Sąd nakazał prokuraturze przeprowadzenie dodatkowych czynności. Dopiero wtedy prokurator podejmie ostateczną decyzję w tej sprawie.

Znana aktorka i była już dyrektor NDK w kwietniu ub. roku zawiadomiła Prokuraturę Rejonową w Nysie, że jeden z nyskich dziennikarzy stosował wobec niej groźby. Miało do nich dojść w czasie rozmowy w jej gabinecie w domu kultury.

Najpierw Marta Klubowicz powiadomiła dziennikarza, że nie dostanie on z NDK zlecenia na produkowanie filmów promocyjnych o działalności placówki. Filmy takie, emitowane na telebimie na budynku placówki, są obecnie przygotowywane przez pracowników domu kultury.
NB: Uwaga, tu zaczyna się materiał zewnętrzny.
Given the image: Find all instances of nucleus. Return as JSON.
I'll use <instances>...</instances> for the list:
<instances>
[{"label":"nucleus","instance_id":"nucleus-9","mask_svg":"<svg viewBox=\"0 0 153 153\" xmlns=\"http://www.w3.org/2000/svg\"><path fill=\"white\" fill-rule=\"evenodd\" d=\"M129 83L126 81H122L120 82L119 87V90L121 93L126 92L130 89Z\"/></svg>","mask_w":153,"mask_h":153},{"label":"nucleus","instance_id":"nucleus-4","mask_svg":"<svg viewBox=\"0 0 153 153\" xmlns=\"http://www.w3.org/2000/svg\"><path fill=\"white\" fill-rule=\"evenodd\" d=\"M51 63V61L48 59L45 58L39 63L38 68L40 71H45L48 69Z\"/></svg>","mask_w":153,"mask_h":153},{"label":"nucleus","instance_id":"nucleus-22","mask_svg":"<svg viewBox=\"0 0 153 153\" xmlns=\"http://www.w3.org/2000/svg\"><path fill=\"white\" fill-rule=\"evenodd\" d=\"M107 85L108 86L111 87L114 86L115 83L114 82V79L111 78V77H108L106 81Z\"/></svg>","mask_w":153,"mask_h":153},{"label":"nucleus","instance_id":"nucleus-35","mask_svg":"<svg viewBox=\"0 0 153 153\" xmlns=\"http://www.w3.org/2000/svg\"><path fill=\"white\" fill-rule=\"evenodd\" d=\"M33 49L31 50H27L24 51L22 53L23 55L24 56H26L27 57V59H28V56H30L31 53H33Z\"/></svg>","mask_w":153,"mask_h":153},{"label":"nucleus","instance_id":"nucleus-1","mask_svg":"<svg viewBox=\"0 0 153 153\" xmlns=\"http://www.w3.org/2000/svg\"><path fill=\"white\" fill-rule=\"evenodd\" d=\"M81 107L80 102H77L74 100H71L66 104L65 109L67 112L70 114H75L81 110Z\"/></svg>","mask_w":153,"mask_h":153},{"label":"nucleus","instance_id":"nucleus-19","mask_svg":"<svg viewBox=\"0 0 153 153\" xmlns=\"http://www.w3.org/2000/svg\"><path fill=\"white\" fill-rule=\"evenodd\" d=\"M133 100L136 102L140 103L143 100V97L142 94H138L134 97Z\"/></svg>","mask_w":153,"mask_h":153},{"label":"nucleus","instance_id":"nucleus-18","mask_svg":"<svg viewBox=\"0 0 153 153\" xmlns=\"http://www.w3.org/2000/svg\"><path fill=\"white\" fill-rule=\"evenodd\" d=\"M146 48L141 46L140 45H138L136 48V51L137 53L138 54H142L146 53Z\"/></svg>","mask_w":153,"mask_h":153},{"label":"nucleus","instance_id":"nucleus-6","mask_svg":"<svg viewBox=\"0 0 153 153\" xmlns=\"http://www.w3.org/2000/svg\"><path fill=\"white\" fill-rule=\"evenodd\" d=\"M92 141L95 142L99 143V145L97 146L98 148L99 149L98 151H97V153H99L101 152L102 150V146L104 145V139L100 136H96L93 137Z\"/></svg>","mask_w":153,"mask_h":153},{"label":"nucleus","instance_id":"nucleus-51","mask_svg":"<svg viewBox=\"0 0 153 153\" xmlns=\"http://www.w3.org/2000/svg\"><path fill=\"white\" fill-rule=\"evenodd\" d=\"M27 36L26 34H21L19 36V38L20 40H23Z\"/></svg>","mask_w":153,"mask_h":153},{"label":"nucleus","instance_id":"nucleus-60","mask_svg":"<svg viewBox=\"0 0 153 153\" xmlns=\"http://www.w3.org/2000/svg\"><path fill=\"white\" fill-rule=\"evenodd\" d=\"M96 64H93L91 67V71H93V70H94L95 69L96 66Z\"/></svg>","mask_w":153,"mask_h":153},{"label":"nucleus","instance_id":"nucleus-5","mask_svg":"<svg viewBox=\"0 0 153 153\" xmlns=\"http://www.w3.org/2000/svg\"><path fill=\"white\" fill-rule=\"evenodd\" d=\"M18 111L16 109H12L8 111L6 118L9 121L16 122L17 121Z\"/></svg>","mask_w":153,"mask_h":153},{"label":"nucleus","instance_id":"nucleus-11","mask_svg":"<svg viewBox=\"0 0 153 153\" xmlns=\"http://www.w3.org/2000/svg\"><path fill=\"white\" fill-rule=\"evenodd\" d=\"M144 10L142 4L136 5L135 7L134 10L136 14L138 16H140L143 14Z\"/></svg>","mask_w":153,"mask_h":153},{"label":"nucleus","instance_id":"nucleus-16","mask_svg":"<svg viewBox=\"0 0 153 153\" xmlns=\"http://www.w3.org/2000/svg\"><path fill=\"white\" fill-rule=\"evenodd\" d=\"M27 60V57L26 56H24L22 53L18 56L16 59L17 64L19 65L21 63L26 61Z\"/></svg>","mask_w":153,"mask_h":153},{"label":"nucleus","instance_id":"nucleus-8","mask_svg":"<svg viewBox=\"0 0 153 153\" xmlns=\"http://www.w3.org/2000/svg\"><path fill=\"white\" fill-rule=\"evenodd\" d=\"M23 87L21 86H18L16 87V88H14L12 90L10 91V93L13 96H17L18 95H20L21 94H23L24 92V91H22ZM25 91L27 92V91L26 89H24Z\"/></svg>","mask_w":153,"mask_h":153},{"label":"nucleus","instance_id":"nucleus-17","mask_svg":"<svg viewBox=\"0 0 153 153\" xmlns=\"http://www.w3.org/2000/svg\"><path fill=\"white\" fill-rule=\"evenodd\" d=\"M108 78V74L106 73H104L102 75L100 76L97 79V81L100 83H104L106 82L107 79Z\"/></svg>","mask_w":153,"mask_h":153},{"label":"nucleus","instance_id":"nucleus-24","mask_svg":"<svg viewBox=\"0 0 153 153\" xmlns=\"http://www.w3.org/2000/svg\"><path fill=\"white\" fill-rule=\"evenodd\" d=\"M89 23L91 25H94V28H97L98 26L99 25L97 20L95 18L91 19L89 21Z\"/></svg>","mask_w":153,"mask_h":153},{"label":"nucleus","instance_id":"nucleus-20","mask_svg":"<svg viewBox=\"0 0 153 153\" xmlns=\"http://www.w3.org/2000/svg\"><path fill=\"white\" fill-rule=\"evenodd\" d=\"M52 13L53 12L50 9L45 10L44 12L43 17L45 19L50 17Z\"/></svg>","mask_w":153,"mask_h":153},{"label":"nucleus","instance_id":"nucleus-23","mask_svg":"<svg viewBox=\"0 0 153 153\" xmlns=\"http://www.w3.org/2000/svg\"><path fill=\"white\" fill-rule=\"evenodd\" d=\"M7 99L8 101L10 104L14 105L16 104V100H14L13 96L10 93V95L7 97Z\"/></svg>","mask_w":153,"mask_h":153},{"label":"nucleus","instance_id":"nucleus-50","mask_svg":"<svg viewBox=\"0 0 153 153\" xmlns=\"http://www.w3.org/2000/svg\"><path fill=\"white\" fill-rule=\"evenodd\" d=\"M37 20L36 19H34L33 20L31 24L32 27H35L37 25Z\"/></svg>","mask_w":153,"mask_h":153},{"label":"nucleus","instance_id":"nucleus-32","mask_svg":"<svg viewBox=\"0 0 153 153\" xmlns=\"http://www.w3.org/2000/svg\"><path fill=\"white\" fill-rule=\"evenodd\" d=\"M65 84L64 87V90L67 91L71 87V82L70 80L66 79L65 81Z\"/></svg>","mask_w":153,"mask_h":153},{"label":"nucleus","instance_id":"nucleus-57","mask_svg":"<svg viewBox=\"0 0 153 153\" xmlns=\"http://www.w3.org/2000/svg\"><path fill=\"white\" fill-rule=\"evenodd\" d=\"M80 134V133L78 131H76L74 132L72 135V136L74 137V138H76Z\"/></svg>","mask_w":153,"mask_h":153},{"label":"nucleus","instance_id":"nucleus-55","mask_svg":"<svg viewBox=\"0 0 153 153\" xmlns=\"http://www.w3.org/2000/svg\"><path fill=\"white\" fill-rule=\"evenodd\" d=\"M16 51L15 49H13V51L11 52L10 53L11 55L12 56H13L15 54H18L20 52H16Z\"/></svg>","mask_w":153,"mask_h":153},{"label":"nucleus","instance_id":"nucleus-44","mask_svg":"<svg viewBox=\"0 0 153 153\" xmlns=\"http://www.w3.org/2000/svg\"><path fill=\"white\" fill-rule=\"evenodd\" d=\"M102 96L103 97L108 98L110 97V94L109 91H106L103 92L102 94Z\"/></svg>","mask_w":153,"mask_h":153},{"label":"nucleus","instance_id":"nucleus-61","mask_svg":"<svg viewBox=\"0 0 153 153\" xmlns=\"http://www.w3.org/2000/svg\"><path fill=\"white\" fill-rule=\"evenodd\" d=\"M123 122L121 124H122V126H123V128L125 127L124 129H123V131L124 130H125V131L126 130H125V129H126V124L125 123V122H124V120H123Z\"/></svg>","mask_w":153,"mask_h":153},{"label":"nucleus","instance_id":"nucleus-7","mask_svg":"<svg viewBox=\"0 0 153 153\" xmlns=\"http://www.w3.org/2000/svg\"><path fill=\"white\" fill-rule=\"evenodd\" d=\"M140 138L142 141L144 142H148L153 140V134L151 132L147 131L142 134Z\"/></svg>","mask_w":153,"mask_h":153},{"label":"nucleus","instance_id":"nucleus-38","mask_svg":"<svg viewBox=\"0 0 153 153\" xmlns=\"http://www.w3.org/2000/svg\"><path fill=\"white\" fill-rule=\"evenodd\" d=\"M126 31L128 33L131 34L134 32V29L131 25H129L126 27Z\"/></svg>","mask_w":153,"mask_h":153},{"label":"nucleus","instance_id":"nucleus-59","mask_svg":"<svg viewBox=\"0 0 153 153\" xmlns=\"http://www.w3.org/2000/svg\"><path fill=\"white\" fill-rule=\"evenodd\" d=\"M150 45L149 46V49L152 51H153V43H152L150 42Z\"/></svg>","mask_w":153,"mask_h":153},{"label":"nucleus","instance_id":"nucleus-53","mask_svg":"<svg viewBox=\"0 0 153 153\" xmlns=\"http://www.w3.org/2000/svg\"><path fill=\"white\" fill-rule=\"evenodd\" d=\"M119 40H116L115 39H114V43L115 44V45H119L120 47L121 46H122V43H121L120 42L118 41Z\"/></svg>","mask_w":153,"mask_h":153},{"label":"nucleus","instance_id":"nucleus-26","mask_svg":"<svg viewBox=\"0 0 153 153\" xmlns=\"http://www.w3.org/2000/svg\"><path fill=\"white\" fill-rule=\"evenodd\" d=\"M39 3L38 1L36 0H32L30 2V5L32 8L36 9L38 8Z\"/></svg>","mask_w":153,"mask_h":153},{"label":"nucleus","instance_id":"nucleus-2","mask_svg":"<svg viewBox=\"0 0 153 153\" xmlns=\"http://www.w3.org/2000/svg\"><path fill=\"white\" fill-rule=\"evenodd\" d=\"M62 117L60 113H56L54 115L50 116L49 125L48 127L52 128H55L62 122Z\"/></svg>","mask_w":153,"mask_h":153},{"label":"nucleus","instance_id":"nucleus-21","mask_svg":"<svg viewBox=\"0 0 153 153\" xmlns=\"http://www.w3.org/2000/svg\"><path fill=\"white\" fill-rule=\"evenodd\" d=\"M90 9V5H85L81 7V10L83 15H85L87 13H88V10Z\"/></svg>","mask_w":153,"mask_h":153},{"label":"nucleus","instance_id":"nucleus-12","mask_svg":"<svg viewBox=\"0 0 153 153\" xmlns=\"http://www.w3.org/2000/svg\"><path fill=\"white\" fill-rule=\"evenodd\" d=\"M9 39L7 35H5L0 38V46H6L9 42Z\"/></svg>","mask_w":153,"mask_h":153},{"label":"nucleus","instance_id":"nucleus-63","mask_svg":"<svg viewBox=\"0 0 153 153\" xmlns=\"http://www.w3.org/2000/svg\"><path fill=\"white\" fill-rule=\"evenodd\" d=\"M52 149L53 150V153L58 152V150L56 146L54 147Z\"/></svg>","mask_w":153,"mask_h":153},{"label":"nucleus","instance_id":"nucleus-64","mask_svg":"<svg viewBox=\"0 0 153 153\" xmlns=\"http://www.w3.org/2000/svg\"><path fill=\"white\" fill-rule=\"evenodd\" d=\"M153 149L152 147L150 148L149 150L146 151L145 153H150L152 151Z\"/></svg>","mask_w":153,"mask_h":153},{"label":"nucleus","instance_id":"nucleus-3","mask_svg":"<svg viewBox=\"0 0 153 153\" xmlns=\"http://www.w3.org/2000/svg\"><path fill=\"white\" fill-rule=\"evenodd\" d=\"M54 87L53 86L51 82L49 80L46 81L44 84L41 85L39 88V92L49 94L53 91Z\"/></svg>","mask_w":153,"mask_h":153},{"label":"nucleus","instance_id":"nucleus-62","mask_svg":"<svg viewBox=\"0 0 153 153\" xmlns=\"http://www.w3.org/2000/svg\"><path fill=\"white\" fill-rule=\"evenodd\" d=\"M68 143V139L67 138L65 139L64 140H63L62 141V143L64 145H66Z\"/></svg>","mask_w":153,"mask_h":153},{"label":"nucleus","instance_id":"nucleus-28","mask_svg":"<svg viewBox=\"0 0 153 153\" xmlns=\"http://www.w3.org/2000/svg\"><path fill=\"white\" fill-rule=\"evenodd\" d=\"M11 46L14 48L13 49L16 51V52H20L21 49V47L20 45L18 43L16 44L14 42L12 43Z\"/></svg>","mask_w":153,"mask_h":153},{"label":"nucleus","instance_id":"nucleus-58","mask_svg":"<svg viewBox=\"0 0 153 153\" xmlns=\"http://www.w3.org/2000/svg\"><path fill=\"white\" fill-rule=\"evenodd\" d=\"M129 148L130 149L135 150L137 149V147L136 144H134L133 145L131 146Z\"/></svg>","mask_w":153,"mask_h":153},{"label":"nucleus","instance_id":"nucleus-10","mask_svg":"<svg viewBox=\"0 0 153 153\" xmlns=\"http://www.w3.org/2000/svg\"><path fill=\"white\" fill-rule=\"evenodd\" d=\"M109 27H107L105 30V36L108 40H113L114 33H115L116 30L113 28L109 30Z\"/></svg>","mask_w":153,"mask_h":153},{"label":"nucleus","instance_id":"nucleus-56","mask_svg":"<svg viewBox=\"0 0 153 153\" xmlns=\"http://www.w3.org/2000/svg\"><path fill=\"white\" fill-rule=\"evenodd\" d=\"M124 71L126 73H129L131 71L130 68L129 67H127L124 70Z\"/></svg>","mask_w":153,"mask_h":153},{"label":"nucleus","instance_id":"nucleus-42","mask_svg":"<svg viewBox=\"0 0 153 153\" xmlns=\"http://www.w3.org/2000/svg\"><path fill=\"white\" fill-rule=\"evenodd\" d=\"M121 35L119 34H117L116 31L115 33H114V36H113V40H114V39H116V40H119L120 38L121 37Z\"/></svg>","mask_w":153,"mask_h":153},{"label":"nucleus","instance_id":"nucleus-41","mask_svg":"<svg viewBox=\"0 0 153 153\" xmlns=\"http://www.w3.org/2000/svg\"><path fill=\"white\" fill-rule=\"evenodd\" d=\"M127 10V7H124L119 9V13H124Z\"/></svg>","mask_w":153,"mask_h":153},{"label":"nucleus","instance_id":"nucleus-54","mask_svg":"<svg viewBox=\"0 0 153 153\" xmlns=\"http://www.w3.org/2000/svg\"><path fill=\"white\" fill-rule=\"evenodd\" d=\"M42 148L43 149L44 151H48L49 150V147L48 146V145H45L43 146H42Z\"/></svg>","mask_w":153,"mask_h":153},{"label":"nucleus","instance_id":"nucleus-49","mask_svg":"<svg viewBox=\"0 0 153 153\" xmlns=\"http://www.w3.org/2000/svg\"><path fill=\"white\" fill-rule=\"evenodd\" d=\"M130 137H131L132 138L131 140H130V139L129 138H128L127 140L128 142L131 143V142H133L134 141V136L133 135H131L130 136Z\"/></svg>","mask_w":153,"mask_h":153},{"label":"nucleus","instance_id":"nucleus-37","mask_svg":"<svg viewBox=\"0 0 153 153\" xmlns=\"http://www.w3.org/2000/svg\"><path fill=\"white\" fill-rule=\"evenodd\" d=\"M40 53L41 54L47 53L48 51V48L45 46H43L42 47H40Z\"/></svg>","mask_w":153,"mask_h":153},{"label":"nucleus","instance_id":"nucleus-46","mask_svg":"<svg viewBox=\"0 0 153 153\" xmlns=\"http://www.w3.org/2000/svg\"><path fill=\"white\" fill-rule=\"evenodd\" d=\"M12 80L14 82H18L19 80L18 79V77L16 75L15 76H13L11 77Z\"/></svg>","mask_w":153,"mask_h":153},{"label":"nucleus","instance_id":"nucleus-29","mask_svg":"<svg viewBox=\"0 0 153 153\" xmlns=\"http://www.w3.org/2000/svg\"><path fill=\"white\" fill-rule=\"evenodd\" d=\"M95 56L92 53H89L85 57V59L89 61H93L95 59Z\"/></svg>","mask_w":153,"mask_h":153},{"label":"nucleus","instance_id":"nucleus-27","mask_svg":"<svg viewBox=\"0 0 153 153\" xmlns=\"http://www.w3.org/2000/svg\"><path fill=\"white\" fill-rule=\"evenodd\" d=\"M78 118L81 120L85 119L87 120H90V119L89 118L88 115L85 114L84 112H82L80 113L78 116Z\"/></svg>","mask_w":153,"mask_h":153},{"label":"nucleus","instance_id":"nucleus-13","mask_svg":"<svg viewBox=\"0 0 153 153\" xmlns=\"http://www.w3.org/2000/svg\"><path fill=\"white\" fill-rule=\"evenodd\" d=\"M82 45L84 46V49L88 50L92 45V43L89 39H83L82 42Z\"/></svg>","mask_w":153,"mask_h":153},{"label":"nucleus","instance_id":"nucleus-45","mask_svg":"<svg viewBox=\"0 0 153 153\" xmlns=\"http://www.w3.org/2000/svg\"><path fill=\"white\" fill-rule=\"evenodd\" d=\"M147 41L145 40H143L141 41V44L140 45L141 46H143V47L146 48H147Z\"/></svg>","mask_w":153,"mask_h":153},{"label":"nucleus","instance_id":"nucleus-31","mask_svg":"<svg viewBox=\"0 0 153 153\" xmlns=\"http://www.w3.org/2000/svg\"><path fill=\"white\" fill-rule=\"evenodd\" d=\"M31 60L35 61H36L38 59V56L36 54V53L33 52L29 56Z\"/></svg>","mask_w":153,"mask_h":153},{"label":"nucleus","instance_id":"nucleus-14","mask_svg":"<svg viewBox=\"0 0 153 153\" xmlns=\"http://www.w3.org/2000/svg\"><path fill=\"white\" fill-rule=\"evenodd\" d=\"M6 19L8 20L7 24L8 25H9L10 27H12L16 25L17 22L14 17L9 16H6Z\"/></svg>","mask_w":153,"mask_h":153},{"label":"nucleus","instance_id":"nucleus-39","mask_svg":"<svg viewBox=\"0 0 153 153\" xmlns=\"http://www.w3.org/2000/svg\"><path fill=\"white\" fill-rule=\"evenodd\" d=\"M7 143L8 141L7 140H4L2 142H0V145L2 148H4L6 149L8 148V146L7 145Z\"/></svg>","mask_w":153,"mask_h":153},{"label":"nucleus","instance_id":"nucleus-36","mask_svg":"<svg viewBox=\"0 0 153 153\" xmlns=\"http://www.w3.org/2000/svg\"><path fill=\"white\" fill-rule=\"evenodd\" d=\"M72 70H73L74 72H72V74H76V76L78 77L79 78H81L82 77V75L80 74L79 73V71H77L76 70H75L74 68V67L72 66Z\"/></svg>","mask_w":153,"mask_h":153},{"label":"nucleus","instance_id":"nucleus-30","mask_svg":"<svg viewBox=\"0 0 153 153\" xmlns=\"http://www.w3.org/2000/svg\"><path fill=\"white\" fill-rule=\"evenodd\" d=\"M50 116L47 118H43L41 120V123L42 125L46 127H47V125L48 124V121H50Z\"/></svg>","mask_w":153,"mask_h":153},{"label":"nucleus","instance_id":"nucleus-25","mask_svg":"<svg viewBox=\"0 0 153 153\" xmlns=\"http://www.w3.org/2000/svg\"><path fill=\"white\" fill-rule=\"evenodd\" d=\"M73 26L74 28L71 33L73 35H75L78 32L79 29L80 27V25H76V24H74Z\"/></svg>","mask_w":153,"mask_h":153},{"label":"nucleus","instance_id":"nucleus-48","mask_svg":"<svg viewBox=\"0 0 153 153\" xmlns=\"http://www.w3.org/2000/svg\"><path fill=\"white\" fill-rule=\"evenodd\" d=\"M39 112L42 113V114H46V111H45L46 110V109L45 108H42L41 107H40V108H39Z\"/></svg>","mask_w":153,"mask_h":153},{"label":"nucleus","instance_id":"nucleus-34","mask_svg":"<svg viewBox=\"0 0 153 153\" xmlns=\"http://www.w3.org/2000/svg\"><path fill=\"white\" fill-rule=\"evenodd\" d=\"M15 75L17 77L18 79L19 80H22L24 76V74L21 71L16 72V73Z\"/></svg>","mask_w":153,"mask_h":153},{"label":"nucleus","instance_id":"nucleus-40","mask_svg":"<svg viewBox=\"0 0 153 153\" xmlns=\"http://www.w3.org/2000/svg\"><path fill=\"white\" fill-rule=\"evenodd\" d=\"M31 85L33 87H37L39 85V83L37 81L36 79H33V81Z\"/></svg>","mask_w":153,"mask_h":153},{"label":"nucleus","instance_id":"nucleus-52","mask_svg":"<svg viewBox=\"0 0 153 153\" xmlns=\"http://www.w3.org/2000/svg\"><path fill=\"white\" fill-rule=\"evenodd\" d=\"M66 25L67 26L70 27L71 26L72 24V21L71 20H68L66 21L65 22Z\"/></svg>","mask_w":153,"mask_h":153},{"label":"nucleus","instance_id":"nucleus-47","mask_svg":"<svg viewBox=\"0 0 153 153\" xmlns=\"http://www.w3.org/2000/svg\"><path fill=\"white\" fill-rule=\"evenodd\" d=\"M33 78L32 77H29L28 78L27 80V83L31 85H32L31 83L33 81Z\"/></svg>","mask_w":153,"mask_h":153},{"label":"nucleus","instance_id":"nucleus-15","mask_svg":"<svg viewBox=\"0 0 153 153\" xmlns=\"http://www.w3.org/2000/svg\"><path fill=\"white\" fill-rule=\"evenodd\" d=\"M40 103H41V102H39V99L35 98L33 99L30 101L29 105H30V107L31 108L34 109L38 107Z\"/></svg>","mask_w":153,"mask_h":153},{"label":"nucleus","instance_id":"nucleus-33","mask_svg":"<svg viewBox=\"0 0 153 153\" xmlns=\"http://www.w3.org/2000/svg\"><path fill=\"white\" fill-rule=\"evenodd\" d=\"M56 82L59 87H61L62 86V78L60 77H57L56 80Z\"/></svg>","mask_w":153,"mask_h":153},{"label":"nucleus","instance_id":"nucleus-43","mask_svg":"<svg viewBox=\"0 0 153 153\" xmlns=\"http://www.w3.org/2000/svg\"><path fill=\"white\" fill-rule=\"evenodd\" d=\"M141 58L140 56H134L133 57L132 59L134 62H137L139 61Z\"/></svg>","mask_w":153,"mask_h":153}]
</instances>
Po tej informacji dziennikarz miał stwierdzić, że „zniszczy” dyrektorkę, co wywołało jej obawy. Rozmowa odbywała się tylko w gronie dwóch osób i nie była w żaden sposób rejestrowana. Dziennikarz w swoich późniejszych materiałach o tej sprawie informował, że oskarżenia Marty Klubowicz są bezpodstawne.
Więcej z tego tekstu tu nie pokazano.